■ What to do
Practice item. Set the material below down again exactly, with no pictures.

■ Listed entries
----
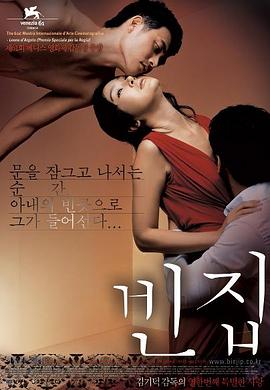 空房间2004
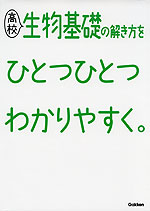 高校 生物基礎の解き方を ひとつひとつわかりやすく。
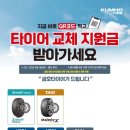 타이어프로 판암점 이미지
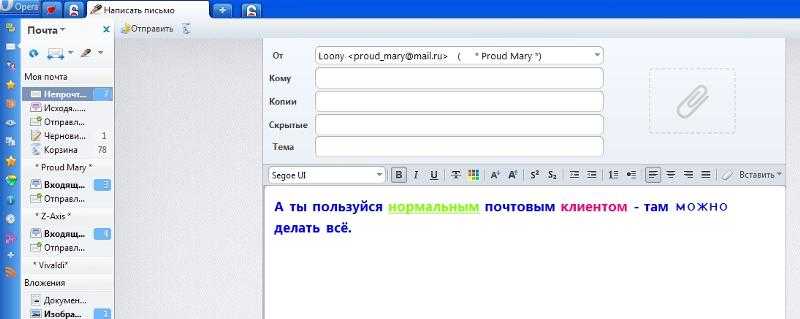 Как изменить шрифт в почте mail.ru? простые инструкции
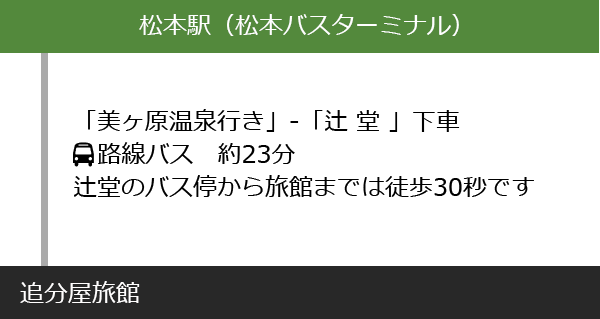 バスのご案内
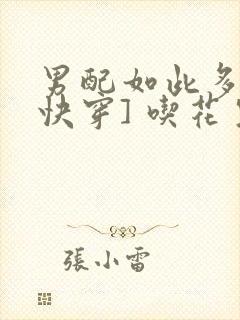 男配如此多娇[快穿] 吃花生的鱼封面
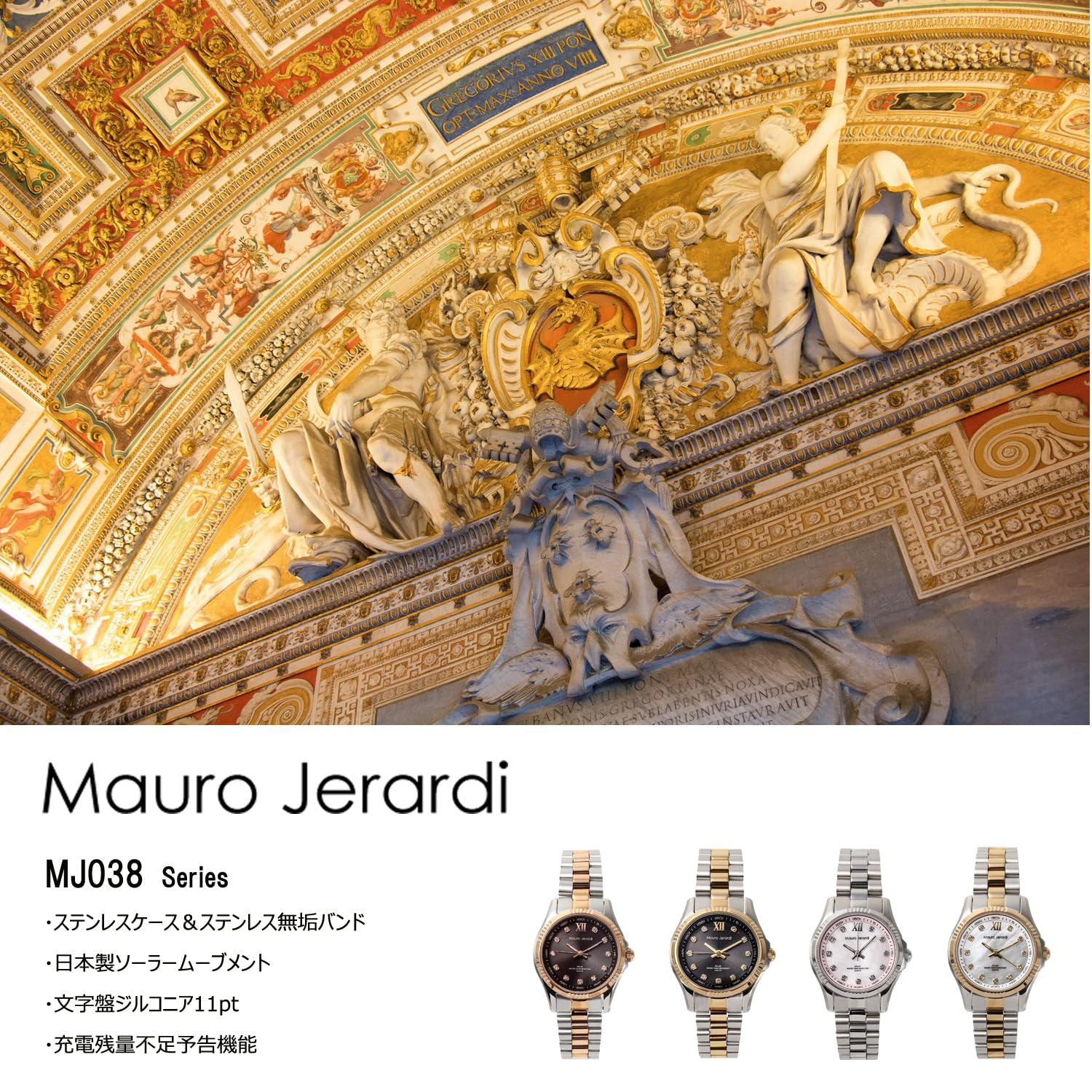 MAURO JERARDI MJ038-3 WATCH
----
■ Problem solution
 空房间2004
 高校 生物基礎の解き方を ひとつひとつわかりやすく。
 타이어프로 판암점 이미지
 Как изменить шрифт в почте mail.ru? простые инструкции
 バスのご案内
 男配如此多娇[快穿] 吃花生的鱼封面
 MAURO JERARDI MJ038-3 WATCH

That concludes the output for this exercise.